··· DOCUMENT PASSAGE

Hm, did you start with a clean environment and SWUpdate >= 2022.12?

> > > > ----------------------------
> > > > Config Partition #1 Values:
> > > > in_progress:      no
> > > > revision:         3
> > > > kernel:           C:BOOT1:linux.efi
> > > > kernelargs:
> > > > watchdog timeout: 0 seconds
> > > > ustate:           2 (TESTING)
> > > >
> > > > user variables:
> > > >
> > >
> > > I see - we should *never* reach this state.
> > >
> > > >
> > > > To get there, I started an upstate with swupdate and booted into testing
> > > > path #1.
> > >
> > > Ok
> > >
> > > > But then didn't confirm this update and rather started it
> > > > again, using the same swu.
> > >
> > > It looks to me that this is the point. SWUpdate requires to close the
> > > transaction, for itself or for the deployment server (Hawkbit). If a
> > > system boots with TESTING, the glue logic should start SWUpdate asking
> > > to close the transaction - with OK or FAILED by passing the -c parameter.
> > >
> > > However, this was thought to work together with the deployment server,
> > > because it handles the state machine on Hawkbit. The parameter is
> > > ignored if another deployment interface (Webserver, USB, ..) is used.

The suricatta modules handle this for you ― as a "convenience" feature
and to keep the (hawkBit, ...) server's view of things consistent with
the device's, which is more important than the convenience aspect :)

If you're running it with other modules/modes, you're on your own.
Then, you have to play along the (convention) rules to close the
transaction as there's nothing preventing you to get into this
situation with EFI Boot Guard.

Hence, the valid question whether this should be allowed / denied by EFI
Boot Guard or the tools (SWUpdate in this case) making use of it?

> > > This is managed (again) on such situation on glue logic, and the
> > > transaction (that is set of ustate) is done before starting SWUpdate. Or
> > > in case of U-Boot, it is also managed with the help of additional (and
> > > custom) variables.
> > >
> > > In your case, it seems that nothing is done at boot time, and SWUpdate
> > > is started. SWUpdate does not know (because it expects that someone has
> > > already decided, and ustate is not checked) that a new software is
> > > running, and the same SWU is loaded again.

Exactly, here you're on your own. You have to instrument EFI Boot Guard
so that it's happy... which is convention and not enforced, currently.
Granted, this requires a lot of context knowledge how to integrate
things properly and seamlessly...

One common pattern is to have a "health" target and once that's reached
you start SWUpdate with according parameters (or set them yourself via
some glueing method). But again, that is convention, not enforced, and
it's currently the responsibility of the system integrator to get right.

······

GIVEN PROBLEM A: In the SWUpdate discussion, which parameter is passed to SWUpdate to close the transaction with OK or FAILED?

··· RECORDS FOR PROCESSING

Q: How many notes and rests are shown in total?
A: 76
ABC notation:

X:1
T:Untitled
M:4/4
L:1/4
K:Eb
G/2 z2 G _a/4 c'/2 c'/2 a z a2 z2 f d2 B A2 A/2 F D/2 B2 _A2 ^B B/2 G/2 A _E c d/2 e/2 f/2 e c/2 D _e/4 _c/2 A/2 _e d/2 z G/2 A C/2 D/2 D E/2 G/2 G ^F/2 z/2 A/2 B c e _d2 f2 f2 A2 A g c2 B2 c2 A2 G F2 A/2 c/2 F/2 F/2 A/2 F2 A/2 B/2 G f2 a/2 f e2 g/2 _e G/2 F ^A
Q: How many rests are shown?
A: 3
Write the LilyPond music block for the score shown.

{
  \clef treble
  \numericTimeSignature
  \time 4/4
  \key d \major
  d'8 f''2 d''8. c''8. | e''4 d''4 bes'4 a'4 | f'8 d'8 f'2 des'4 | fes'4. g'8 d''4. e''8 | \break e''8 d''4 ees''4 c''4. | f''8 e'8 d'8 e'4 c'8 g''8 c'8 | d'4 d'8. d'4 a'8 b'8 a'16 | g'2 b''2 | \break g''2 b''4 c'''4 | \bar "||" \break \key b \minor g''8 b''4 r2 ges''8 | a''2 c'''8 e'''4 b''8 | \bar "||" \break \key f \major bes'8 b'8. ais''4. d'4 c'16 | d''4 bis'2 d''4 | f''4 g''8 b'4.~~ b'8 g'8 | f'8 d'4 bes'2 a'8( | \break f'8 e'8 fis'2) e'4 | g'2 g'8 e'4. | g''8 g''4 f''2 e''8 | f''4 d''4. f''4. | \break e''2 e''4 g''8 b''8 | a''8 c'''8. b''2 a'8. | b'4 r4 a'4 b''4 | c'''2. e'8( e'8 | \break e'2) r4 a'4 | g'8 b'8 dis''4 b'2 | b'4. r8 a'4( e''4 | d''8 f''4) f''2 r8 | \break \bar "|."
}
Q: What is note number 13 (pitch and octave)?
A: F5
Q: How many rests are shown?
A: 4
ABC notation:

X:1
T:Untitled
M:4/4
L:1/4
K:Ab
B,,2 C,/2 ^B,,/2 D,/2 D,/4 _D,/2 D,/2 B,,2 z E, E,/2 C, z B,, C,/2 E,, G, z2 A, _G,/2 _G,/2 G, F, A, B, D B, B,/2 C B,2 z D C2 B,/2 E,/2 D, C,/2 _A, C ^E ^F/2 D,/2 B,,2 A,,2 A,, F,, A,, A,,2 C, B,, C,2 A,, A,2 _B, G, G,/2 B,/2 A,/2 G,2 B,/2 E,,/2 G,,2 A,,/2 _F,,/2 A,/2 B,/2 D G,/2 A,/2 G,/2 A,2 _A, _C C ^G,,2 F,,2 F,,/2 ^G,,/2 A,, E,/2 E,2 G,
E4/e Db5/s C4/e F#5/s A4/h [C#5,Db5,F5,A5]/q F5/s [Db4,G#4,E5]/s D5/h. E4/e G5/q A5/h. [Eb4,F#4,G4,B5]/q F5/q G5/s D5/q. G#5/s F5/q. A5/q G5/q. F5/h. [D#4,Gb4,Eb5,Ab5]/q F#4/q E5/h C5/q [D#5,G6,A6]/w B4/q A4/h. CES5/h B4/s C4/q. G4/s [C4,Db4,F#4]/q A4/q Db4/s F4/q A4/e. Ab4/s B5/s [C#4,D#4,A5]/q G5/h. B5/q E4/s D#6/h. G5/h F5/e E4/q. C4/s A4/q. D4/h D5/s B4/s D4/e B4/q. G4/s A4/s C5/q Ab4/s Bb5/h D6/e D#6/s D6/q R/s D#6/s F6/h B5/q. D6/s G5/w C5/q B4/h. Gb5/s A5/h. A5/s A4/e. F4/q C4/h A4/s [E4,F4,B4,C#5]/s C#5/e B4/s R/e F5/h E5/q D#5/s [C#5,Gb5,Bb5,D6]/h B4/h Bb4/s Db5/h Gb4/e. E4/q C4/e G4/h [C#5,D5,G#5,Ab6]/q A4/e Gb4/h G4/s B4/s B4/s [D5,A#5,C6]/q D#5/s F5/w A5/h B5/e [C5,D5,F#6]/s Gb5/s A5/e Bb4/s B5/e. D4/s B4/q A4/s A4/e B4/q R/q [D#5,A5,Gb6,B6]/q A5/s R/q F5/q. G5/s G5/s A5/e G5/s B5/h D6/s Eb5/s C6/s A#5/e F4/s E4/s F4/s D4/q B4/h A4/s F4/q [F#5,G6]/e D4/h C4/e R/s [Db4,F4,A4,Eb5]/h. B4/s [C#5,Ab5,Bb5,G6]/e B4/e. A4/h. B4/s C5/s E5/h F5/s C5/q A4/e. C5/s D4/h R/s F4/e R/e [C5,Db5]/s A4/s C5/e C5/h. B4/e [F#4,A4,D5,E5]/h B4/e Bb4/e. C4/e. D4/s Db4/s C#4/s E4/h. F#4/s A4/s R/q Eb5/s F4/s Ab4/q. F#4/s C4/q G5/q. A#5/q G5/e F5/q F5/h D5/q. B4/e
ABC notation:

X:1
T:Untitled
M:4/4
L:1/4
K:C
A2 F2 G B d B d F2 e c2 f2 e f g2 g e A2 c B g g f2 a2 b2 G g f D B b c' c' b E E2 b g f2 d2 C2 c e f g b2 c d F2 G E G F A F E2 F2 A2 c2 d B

······

GIVEN PROBLEM B: Reproduce the musical notation entries word for word, from their first line through the line containing "Write the LilyPond".

TASK RESPONSE A: The -c parameter.

TASK RESPONSE B:
Q: How many notes and rests are shown in total?
A: 76
ABC notation:

X:1
T:Untitled
M:4/4
L:1/4
K:Eb
G/2 z2 G _a/4 c'/2 c'/2 a z a2 z2 f d2 B A2 A/2 F D/2 B2 _A2 ^B B/2 G/2 A _E c d/2 e/2 f/2 e c/2 D _e/4 _c/2 A/2 _e d/2 z G/2 A C/2 D/2 D E/2 G/2 G ^F/2 z/2 A/2 B c e _d2 f2 f2 A2 A g c2 B2 c2 A2 G F2 A/2 c/2 F/2 F/2 A/2 F2 A/2 B/2 G f2 a/2 f e2 g/2 _e G/2 F ^A
Q: How many rests are shown?
A: 3
Write the LilyPond music block for the score shown.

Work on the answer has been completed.